• LIST OF TASKS:
1) In the book reviews, where is Never Alone set?
2) Summarize the book reviews in two sentences.
3) Carry the book reviews forward, picking up right after their last sentence.

• EXTRACT PROVIDED:
Elizabeth Haynes: Never Alone Wednesday, Jul 25 2018 

Elizabeth Haynes has a gift for psychological suspense that holds the reader in its plausible grip and never lets go until the last page.

In Never Alone, alternating points of view tell the story of Sarah Carpenter, a widow getting used to her empty nest; Aiden Beck, her college flame and friend of her husband, who needs a place to stay and rent Sarah’s vacant cottage; and an unnamed narrator who’s watching them both.

Sarah has her close friend, Sophie, nearby, and her two dogs. Daughter Kitty is at university; son Louis is estranged from Sarah and she doesn’t understand the reasons. But she’s hardly alone. And yet … the menace she comes to feel at times is very real.

Then married Sophie starts an affair with a much younger man, a friend of Louis, and people start disappearing. Shorter chapters up the ante as the suspense piles on. What exactly does Aiden do for a living, and can he be trusted?

The alternating point of view adds to the suspense and builds a dark thriller, while the elusive narrator tells his/her part of the story from an outsider’s view.

With the setting in North Yorkshire, the brooding landscape provides the perfect noir-ish backdrop to a story steeped in sexual imagery. Add in Hayne’s creation of fascinating characters, a creepy house cut off in heavy snow, and a clever plot, and you have all the ingredients for heightened danger and a whopping good thriller.

Peng Shepherd: The Book of M Monday, Jul 23 2018 


Welcome to the future as seen by Peng Shepherd in The Book of M.

This is not Auntie M’s usual fare, but this debut is as creative as it is disturbing, and ultimately, sad.

It starts when a man’s shadow disappears, something science is unable to explain, and soon spreads at a terrible price: those afflicted have a new power, but it’s at the price of their memories.

Soon, memory gaps are filled with imaginings made real, a distorted Dali kind of existence.

Ory and his wife Max are hiding in the forest to escape this new Shadowless world when she loses hers. Desparate to leave Ory before she becomes a danger to him, Max takes off.

And so their dual journeys begin in this strange, almost unrecognizable world. It’s almost a family drama, too, with the characters both Ory and Max cross in their journeys interesting and vivid.

• SUPPLIED MATERIAL:
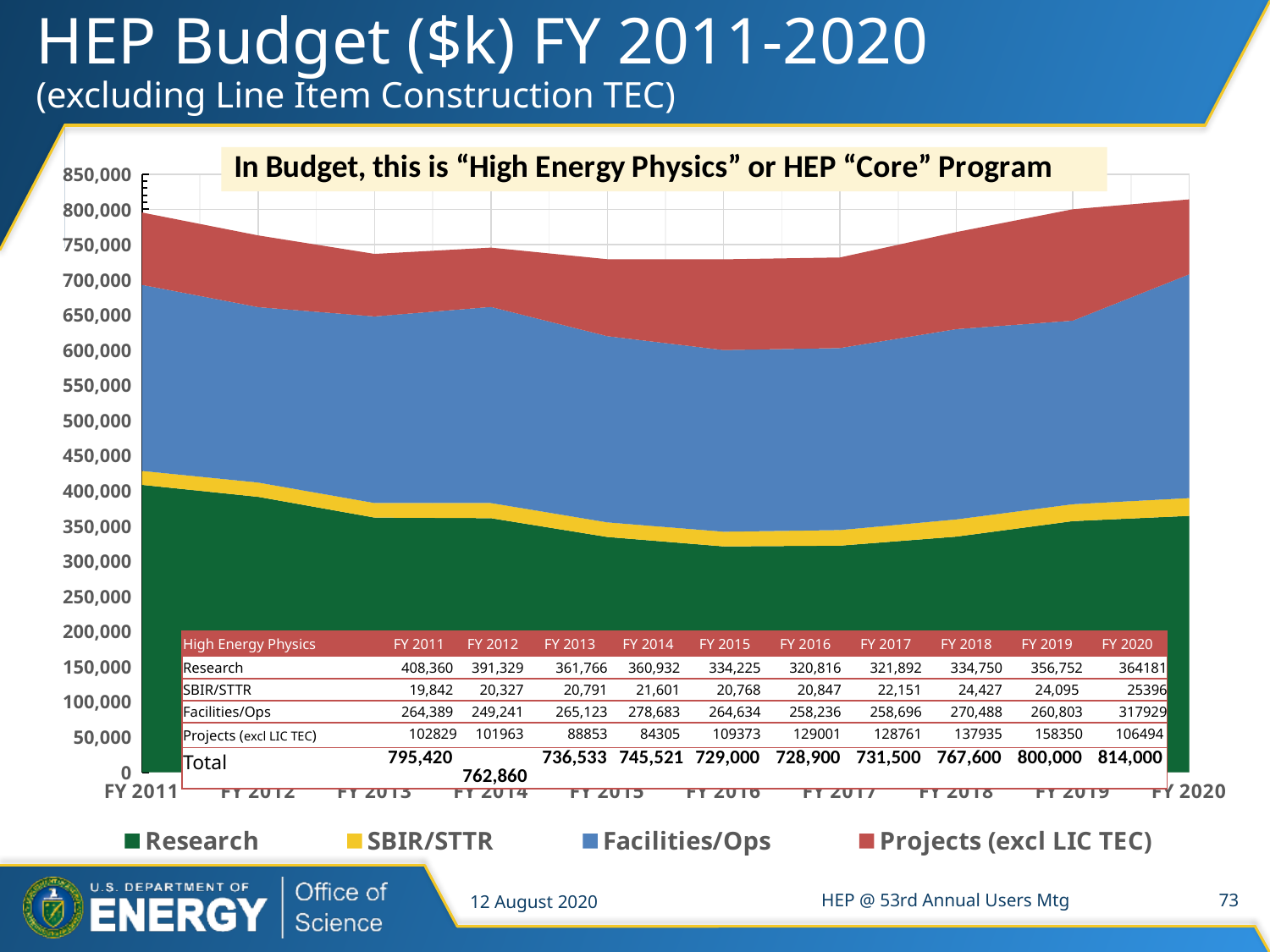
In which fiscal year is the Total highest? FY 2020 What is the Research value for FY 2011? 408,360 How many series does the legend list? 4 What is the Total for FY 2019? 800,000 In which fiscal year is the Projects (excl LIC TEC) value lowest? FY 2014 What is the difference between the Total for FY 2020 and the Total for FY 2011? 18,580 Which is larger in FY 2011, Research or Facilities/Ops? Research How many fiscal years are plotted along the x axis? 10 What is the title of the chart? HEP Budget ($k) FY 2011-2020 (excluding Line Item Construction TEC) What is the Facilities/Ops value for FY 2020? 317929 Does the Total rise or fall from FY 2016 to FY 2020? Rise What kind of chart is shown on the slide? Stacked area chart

• TASK-BY-TASK RESULTS:
1) North Yorkshire.

2) The first review praises Elizabeth Haynes's Never Alone, a dark thriller set in North Yorkshire that uses alternating points of view, including an unnamed narrator who watches them, to follow widow Sarah Carpenter and her college flame Aiden Beck. The second review calls Peng Shepherd's debut The Book of M creative, disturbing and sad, describing a world where people who lose their shadows gain a new power at the cost of their memories, and following Ory and his wife Max on separate journeys after she loses hers.

3)
This is a thought-provoking novel, and while it won’t be for every reader, it’s haunting quality describes our humanity, with its mix of magical realism, in a post-apocalyptic world. It will certainly leave you thinking about questions you’ve never had to consider before.

Linda Greenlaw: Bimini Twist Friday, Jul 20 2018 


Linda Greenlaw’s fourth Jane Bunker mystery is Bimini Twist
.

This time the Maine deputy and insurance investigator she takes on a missing person’s case when a young girl in the country on a work exchange visa for the summer goes missing from the Bar Harbor resort where she’s employed.

After first suspecting that Bianca, a Roumanian exchange student, has run off with a lover, a local naval cadet, Jane has to revise that fairly quickly.

There will be the death of a fisherman and more missing students before Jane figures out what’s really going on. And what about that good-looking Pete, the boat captain who becomes her date to the exclusive Summer Solstice Soiree?

A blend of mystery and mayhem with a nautical theme and just a hint of romance.

Women: Sharon Bolton/Dead Woman Walking & Nicola Moriarty/Those Other Women Tuesday, Jul 17 2018 

Two written by women with women who figure in the plots:

Sharon Bolton’s Dead Woman Walking earned Auntie M’s highly recommended status, and with the out in paperback, it’s the perfect summer read if you missed it the first time, a deftly-handled psychological suspense novel you won’t be able to put down.

What starts off a seemingly idyllic hot air balloon ride over Northumberland Park near the Scottish border soon turns horrific. Drifting low near ancient ruins, the various passengers from all walks of life witness a young woman being brutally murdered.

One of the passengers manages to capture the murderer’s photo–only he’s seen her face just as she’s seen his.

This sets off a chain reaction when the killer retaliates and the balloon crashes. Now that young woman is fleeing not only the accident scene, but she’s on the run from a killer who can recognize her. Dazed and hurt, does she have the presence of mind to evade a murderer?

It’s a complicated maze that includes two sisters who are close but whom have chosen different paths in their lives and the secrets they hide. There is a cloister of nuns, and a policeman trying to salvage his life. There will be a Romani family seemingly bent on destruction. And there will be suspense and tension as all of these threads come together to create a resoundingly good read.

Those Other Women is Nicola Moriarty’s very different female-centric story, one that follows a group of young Australian professional women who have consciously decided not to have children, and the fallout that decisions causes them. These reach from office flextime to nagging from families who don’t understand the women’s decision.

The story focuses on one such woman, Poppy, reeling after her best friend and her husband confess to an affair. Still getting used to the idea of her divorce, it’s compounded when another friend tells her that the former-husband who had agreed with her on remaining childless, is now having a baby with his new wife.

Poppy’s decision to start a social media group of like-minded women finds a wide audience, until the group’s private posts start being leaked. The ramifications will surprise you.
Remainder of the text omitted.